The data can be queried at runtime or periodically synced to your computer for speed and resistance to service downtime. All this data, including synced data, credentials, previous prompts, and much more, will be stored locally on your system and possibly synced to the cloud. Since this data needs to be readable for LLMs, it will most likely be stored in plaintext, counting on other controls to provide protection. Your most sensitive data is collected in a single place, conveniently tied together, waiting for an attacker to compromise it.

Even scarier, we will get to a point where we can run this query:

Implement the Mega Awesome Investment Strategy with the money I have in my savings account.

This will leave us with systems that not only use the collected data but also take action on our behalf—operating as and taking action as us.

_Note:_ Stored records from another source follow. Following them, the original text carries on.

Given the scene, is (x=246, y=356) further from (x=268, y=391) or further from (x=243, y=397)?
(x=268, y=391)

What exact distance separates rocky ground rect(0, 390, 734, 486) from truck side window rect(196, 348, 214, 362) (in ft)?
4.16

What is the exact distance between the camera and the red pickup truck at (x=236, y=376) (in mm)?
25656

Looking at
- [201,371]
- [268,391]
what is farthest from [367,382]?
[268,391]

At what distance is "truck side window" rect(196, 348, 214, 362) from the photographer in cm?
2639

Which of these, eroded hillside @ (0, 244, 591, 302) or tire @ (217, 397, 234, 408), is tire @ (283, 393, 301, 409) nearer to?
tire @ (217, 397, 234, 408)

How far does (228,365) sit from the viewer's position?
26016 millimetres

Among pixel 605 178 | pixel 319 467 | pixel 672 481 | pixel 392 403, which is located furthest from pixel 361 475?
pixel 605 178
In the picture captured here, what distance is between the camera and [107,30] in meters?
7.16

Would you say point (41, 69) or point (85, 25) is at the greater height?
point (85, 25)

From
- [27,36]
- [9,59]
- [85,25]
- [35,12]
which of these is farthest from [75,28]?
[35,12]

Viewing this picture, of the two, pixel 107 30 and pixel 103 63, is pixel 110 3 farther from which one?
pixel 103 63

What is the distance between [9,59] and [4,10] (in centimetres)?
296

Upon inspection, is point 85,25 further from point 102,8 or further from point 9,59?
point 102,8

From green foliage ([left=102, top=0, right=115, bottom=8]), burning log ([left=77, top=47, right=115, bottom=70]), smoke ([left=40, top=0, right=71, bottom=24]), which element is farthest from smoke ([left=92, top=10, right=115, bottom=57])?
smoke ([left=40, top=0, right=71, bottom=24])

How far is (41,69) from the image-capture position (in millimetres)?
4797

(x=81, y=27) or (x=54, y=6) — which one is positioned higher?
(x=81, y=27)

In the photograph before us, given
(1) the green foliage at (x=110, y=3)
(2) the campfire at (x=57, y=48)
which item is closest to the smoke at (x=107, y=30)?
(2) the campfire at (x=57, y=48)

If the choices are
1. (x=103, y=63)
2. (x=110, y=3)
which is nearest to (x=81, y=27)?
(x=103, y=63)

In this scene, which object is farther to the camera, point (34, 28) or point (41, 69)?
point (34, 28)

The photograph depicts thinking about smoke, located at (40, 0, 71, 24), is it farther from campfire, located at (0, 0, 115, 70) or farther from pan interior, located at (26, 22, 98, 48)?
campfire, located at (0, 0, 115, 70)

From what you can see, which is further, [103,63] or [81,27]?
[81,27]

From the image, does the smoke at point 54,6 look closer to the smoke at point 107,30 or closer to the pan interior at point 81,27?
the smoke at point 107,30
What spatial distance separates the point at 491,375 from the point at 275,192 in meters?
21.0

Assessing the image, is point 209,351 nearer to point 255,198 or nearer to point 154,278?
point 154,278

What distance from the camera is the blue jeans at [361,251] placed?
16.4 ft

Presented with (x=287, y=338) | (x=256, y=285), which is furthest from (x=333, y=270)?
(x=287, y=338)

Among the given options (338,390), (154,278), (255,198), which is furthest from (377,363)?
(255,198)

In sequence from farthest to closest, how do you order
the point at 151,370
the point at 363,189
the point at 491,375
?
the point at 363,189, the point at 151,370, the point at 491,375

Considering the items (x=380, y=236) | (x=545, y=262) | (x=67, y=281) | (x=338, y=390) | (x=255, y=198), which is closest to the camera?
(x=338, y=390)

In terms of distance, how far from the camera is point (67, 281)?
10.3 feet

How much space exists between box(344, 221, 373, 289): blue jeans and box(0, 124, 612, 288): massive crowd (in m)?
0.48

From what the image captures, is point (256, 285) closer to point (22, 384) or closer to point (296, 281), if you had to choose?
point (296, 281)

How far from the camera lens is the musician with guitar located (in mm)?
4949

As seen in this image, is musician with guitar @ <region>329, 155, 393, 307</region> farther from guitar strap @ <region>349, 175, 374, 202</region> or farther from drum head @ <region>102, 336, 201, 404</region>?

I’ve mentioned before that we are getting to a point where we may never actually know why our computers are doing anything, accessing the files they are, or even taking the actions they take. This condition makes our computers far more opaque than they are today.

This example was just a simple question with one piece of financial data, but these systems are generalized and will have context for whatever data sources are connected. There will be a push to connect them to everything. Healthcare, browsing data, emails, you name it, all stored conveniently in a single place, making any breach far worse. It’s like collecting all the money from the regional vaults and putting it behind the window in front of the main bank.

There’s Gold In That Thar Data

If data is gold, this is an absolute gold mine. As a matter of fact, this data is so valuable it will be hard for companies to keep their hands off of it in a new data gold fever. So, although up to this point, I’ve been talking about malicious attackers having access to this data, it’s also the case that tech companies will want this data as well, and all efforts will be made to access it and use it. This will be through both overt and covert methods. Turning settings on by default, fine print in user agreements, etc.

If you think the startup developing the tool says they respect my privacy and won’t use this data for anything, think again. Even if this statement were true, wait until they get acquired.

Conclusion

First things first, we need to ask what we get from these integrations. Are the benefits worth the risks of security and privacy exposures created by these new high-value targets? The answer to this question will be a personal choice, but for a vast majority, the answer will be no. At this point, there is still more hype than help.

Authentication, authorization, and data protection need to be key in these new architectures. Not only that, but we must put our own guardrails in place to protect our most sensitive data. This is all going to be additional work for the end user. These systems act as us accessing our most sensitive data. Anyone able to interact with them is basically us. There are no secrets between you and your personal AI. Companies also need to ensure that users understand the potential dangers and pitfalls and provide the ability to turn these features off.

There are no secrets between you and your personal AI.

Tech companies must start taking this problem seriously and acknowledging the new high-value targets they create with these new paradigms. If they are going to shove this technology into every system, making it unavoidable, then it needs to have a bare minimum level of safety and security. It’s one of the reasons I’ve been harping on my SPAR categories as a baseline starting point.